_What is needed_: Give back all of the records, exactly and completely.

_Task inputs_:
== == ==
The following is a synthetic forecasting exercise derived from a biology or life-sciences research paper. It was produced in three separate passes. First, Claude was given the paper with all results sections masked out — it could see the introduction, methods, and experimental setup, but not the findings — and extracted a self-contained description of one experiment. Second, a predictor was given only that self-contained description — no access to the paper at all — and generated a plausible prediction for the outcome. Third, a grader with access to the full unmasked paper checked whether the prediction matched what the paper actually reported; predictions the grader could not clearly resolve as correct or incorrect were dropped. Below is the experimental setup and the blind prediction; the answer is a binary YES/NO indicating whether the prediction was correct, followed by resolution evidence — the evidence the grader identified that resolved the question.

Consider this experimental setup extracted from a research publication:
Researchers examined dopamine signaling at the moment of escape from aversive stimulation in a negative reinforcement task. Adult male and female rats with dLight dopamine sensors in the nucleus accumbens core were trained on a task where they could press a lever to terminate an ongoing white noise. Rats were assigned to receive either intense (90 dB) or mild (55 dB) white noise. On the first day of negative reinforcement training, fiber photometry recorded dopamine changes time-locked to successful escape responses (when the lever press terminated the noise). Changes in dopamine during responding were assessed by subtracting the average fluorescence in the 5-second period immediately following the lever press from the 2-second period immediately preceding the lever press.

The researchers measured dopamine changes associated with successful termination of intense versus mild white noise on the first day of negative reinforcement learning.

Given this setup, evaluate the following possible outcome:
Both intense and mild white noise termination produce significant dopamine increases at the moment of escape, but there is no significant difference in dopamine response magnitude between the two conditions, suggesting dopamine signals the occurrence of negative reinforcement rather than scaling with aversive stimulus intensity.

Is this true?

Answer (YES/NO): NO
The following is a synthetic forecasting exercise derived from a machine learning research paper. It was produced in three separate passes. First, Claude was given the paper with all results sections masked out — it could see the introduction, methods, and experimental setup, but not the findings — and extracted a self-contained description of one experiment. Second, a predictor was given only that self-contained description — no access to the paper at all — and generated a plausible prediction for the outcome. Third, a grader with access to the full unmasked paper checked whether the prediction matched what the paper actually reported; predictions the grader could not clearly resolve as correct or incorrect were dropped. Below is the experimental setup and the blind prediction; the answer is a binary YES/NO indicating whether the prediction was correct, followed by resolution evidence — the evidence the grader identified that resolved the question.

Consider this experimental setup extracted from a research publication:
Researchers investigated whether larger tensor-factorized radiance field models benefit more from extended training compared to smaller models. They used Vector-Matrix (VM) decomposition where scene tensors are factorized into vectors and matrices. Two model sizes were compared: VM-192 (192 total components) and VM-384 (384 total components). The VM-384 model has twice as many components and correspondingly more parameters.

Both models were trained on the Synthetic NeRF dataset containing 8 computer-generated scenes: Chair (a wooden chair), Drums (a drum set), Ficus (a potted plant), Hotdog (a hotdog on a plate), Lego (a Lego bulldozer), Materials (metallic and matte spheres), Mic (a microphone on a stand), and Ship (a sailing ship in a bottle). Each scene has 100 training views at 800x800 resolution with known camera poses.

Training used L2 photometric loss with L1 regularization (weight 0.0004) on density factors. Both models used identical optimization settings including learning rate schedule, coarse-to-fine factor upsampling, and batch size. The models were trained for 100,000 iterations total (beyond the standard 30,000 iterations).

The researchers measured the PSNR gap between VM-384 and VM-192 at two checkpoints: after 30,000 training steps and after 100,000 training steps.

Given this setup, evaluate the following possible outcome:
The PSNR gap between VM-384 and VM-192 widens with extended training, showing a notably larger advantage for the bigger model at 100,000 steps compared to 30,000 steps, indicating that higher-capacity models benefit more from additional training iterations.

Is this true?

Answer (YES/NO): NO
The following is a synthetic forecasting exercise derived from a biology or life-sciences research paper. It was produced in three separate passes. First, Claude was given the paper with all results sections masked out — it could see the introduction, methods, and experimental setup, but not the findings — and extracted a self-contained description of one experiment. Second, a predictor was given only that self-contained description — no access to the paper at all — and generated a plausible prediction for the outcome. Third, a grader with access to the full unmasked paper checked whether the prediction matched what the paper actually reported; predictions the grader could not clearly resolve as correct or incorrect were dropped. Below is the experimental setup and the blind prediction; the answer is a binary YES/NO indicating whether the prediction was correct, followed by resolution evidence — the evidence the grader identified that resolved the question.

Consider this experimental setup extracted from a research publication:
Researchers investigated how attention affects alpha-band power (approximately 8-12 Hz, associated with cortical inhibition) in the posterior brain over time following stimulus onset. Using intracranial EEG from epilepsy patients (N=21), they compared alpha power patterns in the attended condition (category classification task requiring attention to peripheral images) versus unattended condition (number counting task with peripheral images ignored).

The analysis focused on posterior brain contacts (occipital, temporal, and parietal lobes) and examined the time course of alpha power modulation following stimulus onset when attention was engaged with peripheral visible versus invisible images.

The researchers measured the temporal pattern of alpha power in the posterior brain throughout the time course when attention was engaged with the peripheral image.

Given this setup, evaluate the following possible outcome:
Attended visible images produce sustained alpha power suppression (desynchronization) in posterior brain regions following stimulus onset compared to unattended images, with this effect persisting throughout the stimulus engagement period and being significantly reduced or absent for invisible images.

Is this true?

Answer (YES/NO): NO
== == ==
_Exercise result_:
The following is a synthetic forecasting exercise derived from a biology or life-sciences research paper. It was produced in three separate passes. First, Claude was given the paper with all results sections masked out — it could see the introduction, methods, and experimental setup, but not the findings — and extracted a self-contained description of one experiment. Second, a predictor was given only that self-contained description — no access to the paper at all — and generated a plausible prediction for the outcome. Third, a grader with access to the full unmasked paper checked whether the prediction matched what the paper actually reported; predictions the grader could not clearly resolve as correct or incorrect were dropped. Below is the experimental setup and the blind prediction; the answer is a binary YES/NO indicating whether the prediction was correct, followed by resolution evidence — the evidence the grader identified that resolved the question.

Consider this experimental setup extracted from a research publication:
Researchers examined dopamine signaling at the moment of escape from aversive stimulation in a negative reinforcement task. Adult male and female rats with dLight dopamine sensors in the nucleus accumbens core were trained on a task where they could press a lever to terminate an ongoing white noise. Rats were assigned to receive either intense (90 dB) or mild (55 dB) white noise. On the first day of negative reinforcement training, fiber photometry recorded dopamine changes time-locked to successful escape responses (when the lever press terminated the noise). Changes in dopamine during responding were assessed by subtracting the average fluorescence in the 5-second period immediately following the lever press from the 2-second period immediately preceding the lever press.

The researchers measured dopamine changes associated with successful termination of intense versus mild white noise on the first day of negative reinforcement learning.

Given this setup, evaluate the following possible outcome:
Both intense and mild white noise termination produce significant dopamine increases at the moment of escape, but there is no significant difference in dopamine response magnitude between the two conditions, suggesting dopamine signals the occurrence of negative reinforcement rather than scaling with aversive stimulus intensity.

Is this true?

Answer (YES/NO): NO
The following is a synthetic forecasting exercise derived from a machine learning research paper. It was produced in three separate passes. First, Claude was given the paper with all results sections masked out — it could see the introduction, methods, and experimental setup, but not the findings — and extracted a self-contained description of one experiment. Second, a predictor was given only that self-contained description — no access to the paper at all — and generated a plausible prediction for the outcome. Third, a grader with access to the full unmasked paper checked whether the prediction matched what the paper actually reported; predictions the grader could not clearly resolve as correct or incorrect were dropped. Below is the experimental setup and the blind prediction; the answer is a binary YES/NO indicating whether the prediction was correct, followed by resolution evidence — the evidence the grader identified that resolved the question.

Consider this experimental setup extracted from a research publication:
Researchers investigated whether larger tensor-factorized radiance field models benefit more from extended training compared to smaller models. They used Vector-Matrix (VM) decomposition where scene tensors are factorized into vectors and matrices. Two model sizes were compared: VM-192 (192 total components) and VM-384 (384 total components). The VM-384 model has twice as many components and correspondingly more parameters.

Both models were trained on the Synthetic NeRF dataset containing 8 computer-generated scenes: Chair (a wooden chair), Drums (a drum set), Ficus (a potted plant), Hotdog (a hotdog on a plate), Lego (a Lego bulldozer), Materials (metallic and matte spheres), Mic (a microphone on a stand), and Ship (a sailing ship in a bottle). Each scene has 100 training views at 800x800 resolution with known camera poses.

Training used L2 photometric loss with L1 regularization (weight 0.0004) on density factors. Both models used identical optimization settings including learning rate schedule, coarse-to-fine factor upsampling, and batch size. The models were trained for 100,000 iterations total (beyond the standard 30,000 iterations).

The researchers measured the PSNR gap between VM-384 and VM-192 at two checkpoints: after 30,000 training steps and after 100,000 training steps.

Given this setup, evaluate the following possible outcome:
The PSNR gap between VM-384 and VM-192 widens with extended training, showing a notably larger advantage for the bigger model at 100,000 steps compared to 30,000 steps, indicating that higher-capacity models benefit more from additional training iterations.

Is this true?

Answer (YES/NO): NO
The following is a synthetic forecasting exercise derived from a biology or life-sciences research paper. It was produced in three separate passes. First, Claude was given the paper with all results sections masked out — it could see the introduction, methods, and experimental setup, but not the findings — and extracted a self-contained description of one experiment. Second, a predictor was given only that self-contained description — no access to the paper at all — and generated a plausible prediction for the outcome. Third, a grader with access to the full unmasked paper checked whether the prediction matched what the paper actually reported; predictions the grader could not clearly resolve as correct or incorrect were dropped. Below is the experimental setup and the blind prediction; the answer is a binary YES/NO indicating whether the prediction was correct, followed by resolution evidence — the evidence the grader identified that resolved the question.

Consider this experimental setup extracted from a research publication:
Researchers investigated how attention affects alpha-band power (approximately 8-12 Hz, associated with cortical inhibition) in the posterior brain over time following stimulus onset. Using intracranial EEG from epilepsy patients (N=21), they compared alpha power patterns in the attended condition (category classification task requiring attention to peripheral images) versus unattended condition (number counting task with peripheral images ignored).

The analysis focused on posterior brain contacts (occipital, temporal, and parietal lobes) and examined the time course of alpha power modulation following stimulus onset when attention was engaged with peripheral visible versus invisible images.

The researchers measured the temporal pattern of alpha power in the posterior brain throughout the time course when attention was engaged with the peripheral image.

Given this setup, evaluate the following possible outcome:
Attended visible images produce sustained alpha power suppression (desynchronization) in posterior brain regions following stimulus onset compared to unattended images, with this effect persisting throughout the stimulus engagement period and being significantly reduced or absent for invisible images.

Is this true?

Answer (YES/NO): NO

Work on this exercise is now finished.